Sur les conclusions dirigées contre une décision révélée par dix-sept arrêtés pris entre le 13 août 2024 et le 20 mars 2025 :
Il ressort des pièces du dossier qu’à compter du 13 août 2024, le haut-commissaire de la République en Nouvelle-Calédonie a édicté entre le 5 septembre 2024 et le 20 mars 2025 quatorze arrêtés successifs portant interdiction des rassemblements, manifestations et cortèges sur la voie publique sur les territoires des communes de Nouméa, de Dumbéa, de Païta et du Mont-Dore pour des périodes d’une à plusieurs semaines, ainsi que trois arrêtés pris les 13 et 28 août 2024 d’interdiction générale concernant la seule commune de Nouméa et un arrêté du 26 février 2025 interdisant une manifestation déterminée prévue entre 5h30 et 11h30 le 27 février 2025.
Ces mesures de police, qui ont été prises soit pour un événement, soit pour des périodes limitées à la suite des évènements insurrectionnels du mois de mai 2024, ne sauraient, par elles-mêmes, et en dépit de leur motivation identique pour celles d’ordre général intervenues à compter du 27 septembre 2024, traduire l’existence d’une décision de principe, distincte, tendant à interdire systématiquement, de manière générale et absolue et par anticipation, tout rassemblement, manifestation, cortège sur le territoire des communes de Nouméa, Dumbéa, Païta et du Mont-Dore. Par suite, les conclusions de la requête de la Ligue des droits de l’homme tendant à l’annulation d’une telle décision, qui n’existe pas, sont irrecevables et doivent être rejetées.
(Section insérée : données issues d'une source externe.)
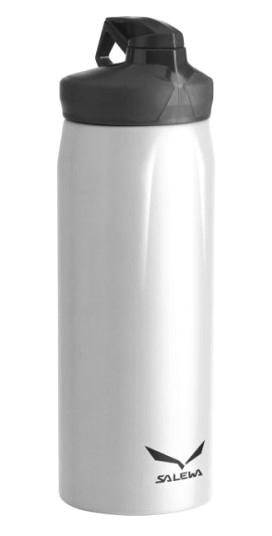 Купить Фляга Salewa Hiker 0, 75 л серый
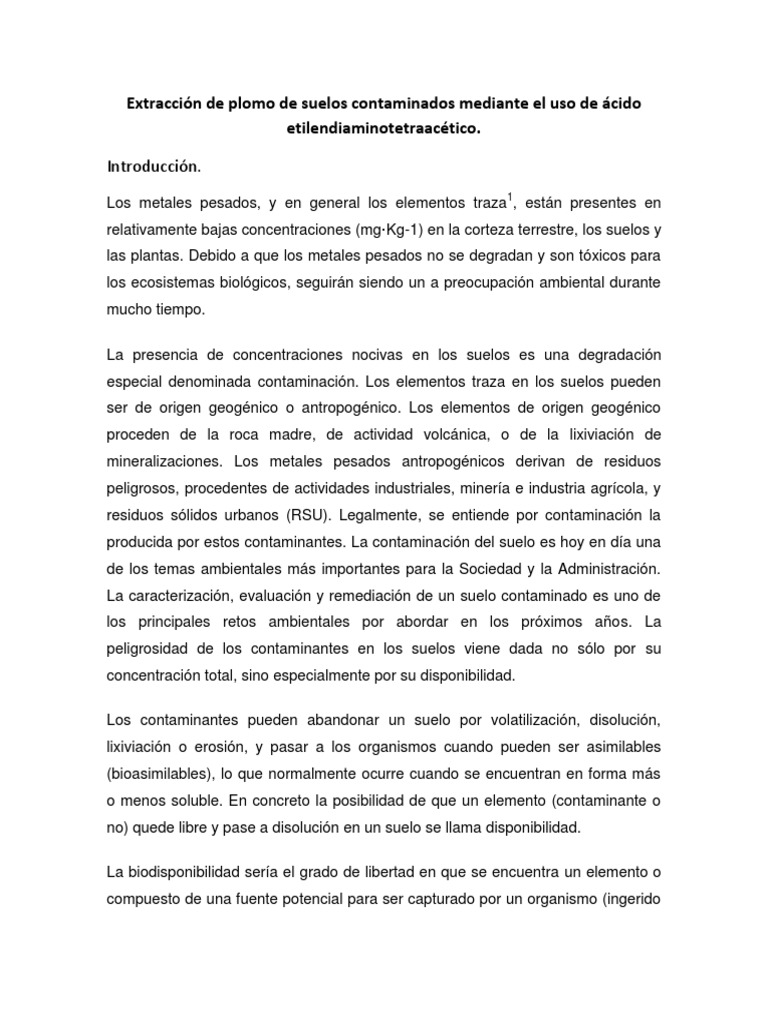 Extraccin de plomo de suelos contaminados mediante el uso de cido extraccin de plomo de suelos contaminados mediante el uso de cido etilendiaminotetraactico urtaz Gallery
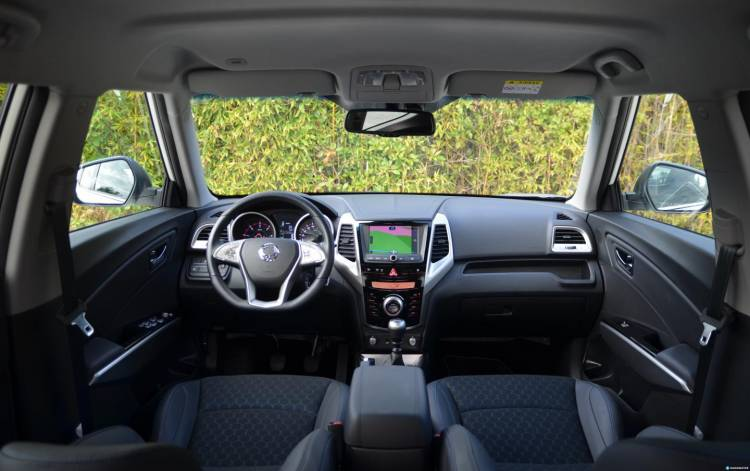SsangYong_Tivoli_2015_diesel_claves_mdm_4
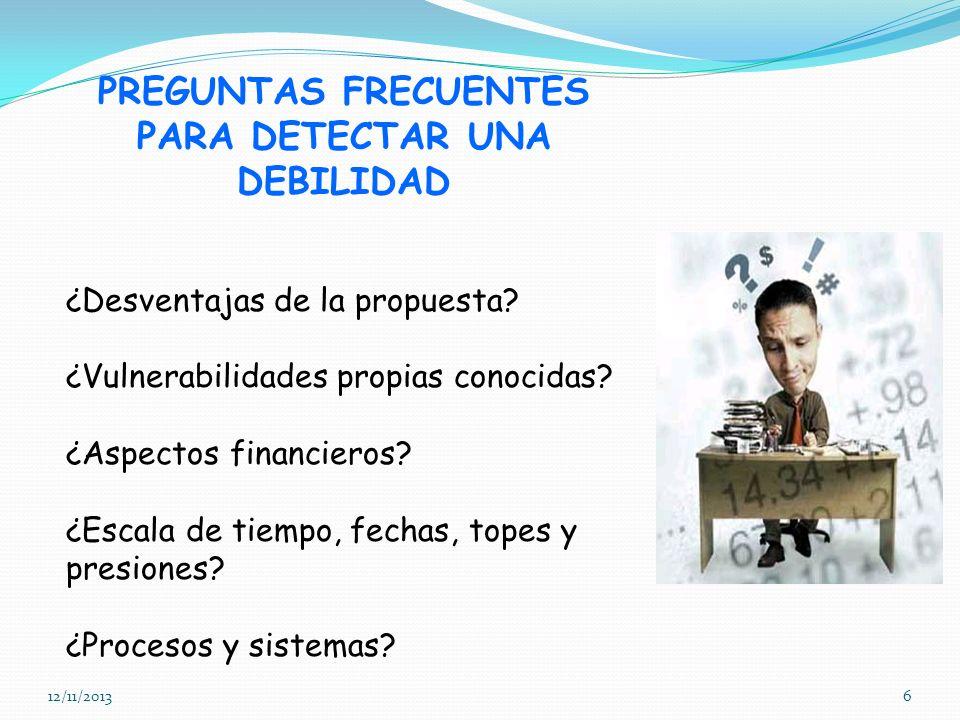 PREGUNTAS FRECUENTES PARA DETECTAR UNA DEBILIDAD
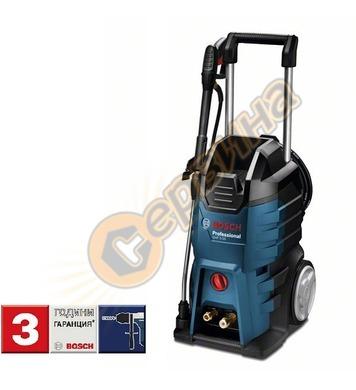Водоструйка Bosch GHP 5-55 Professional 2200W 130 bar 060091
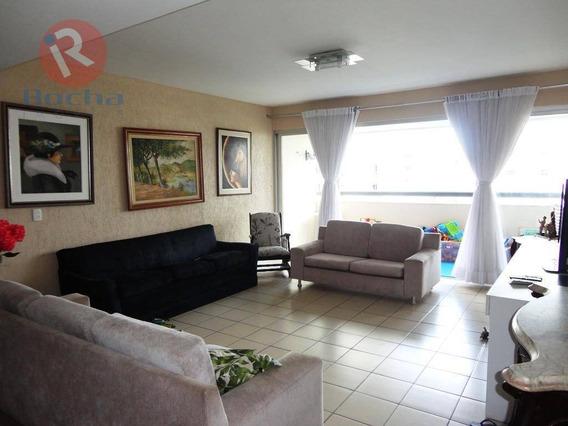 Apartamento Com 3 Dormitórios À Venda, 145 M² Por R$ 590.000 - Espinheiro - Recife/pe - Ap3267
Sur les frais liés au litige :
Il n’y a pas lieu, dans les circonstances de l’espèce, de faire droit aux conclusions présentées par la Ligue des droits de l’homme sur le fondement de l’article L. 761-1 du code de justice administrative.
D E C I D E :
Article 1er : Il n’y a plus lieu de statuer sur les conclusions de la requête tendant à l’annulation de l’arrêté du 20 mars 2025.
Article 2 : Le surplus des conclusions de la requête est rejeté.
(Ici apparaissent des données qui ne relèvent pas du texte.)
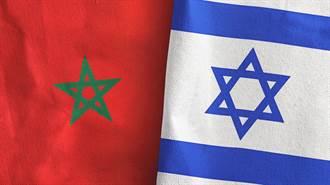 美国斡旋 摩洛哥同意与以色列关系正常化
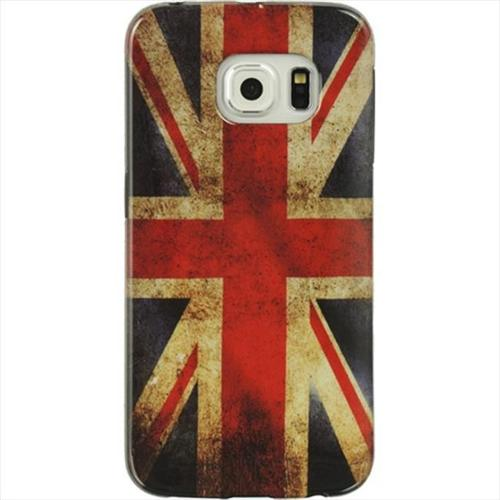 Samsung Galaxy S6 Edge Black TPU Imd Flag British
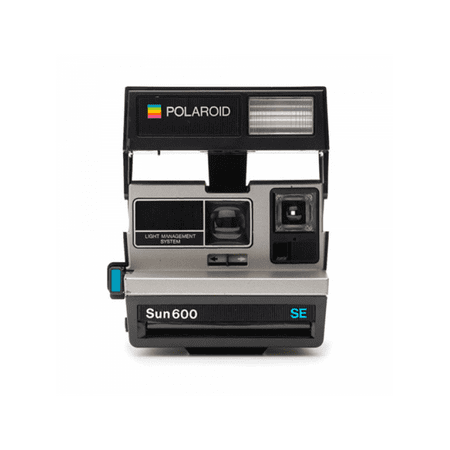Polaroid Originals Sun 600 SE Instant Film Camera (The Best Polaroid Camera 2019)
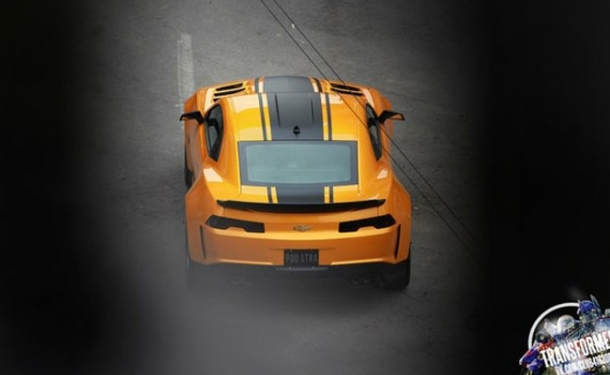 Best Looks Yet At Transformers 4 Bumblebee Camaro First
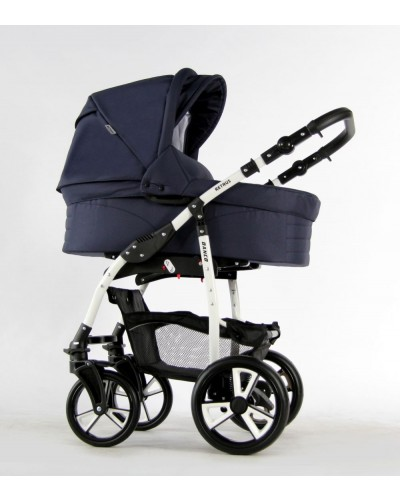 Carucior 3 in 1 Danco Blue Jeans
Article 3 : Le présent jugement sera notifié à la Ligue des droits de l’homme et au haut-commissaire de la République en Nouvelle-Calédonie.
Délibéré après l’audience du 30 septembre 2025, à laquelle siégeaient :
M. Prieto, président,
M. A…, magistrat judiciaire,
M. Bozzi, premier conseiller.
Rendu le 21 octobre 2025.
Le rapporteur,
F. Bozzi
Le conseiller le plus ancien
faisant fonction de président
en application de l’article R. 222-22
du code de justice administrative,
G. Prieto
Le greffier,
J. Lagourde
La République mande et ordonne au haut-commissaire de la République en Nouvelle-Calédonie, en ce qui le concerne ou à tous huissiers de justice à ce requis en ce qui concerne les voies de droit commun contre les parties privées, de pourvoir à l’exécution de la présente décision.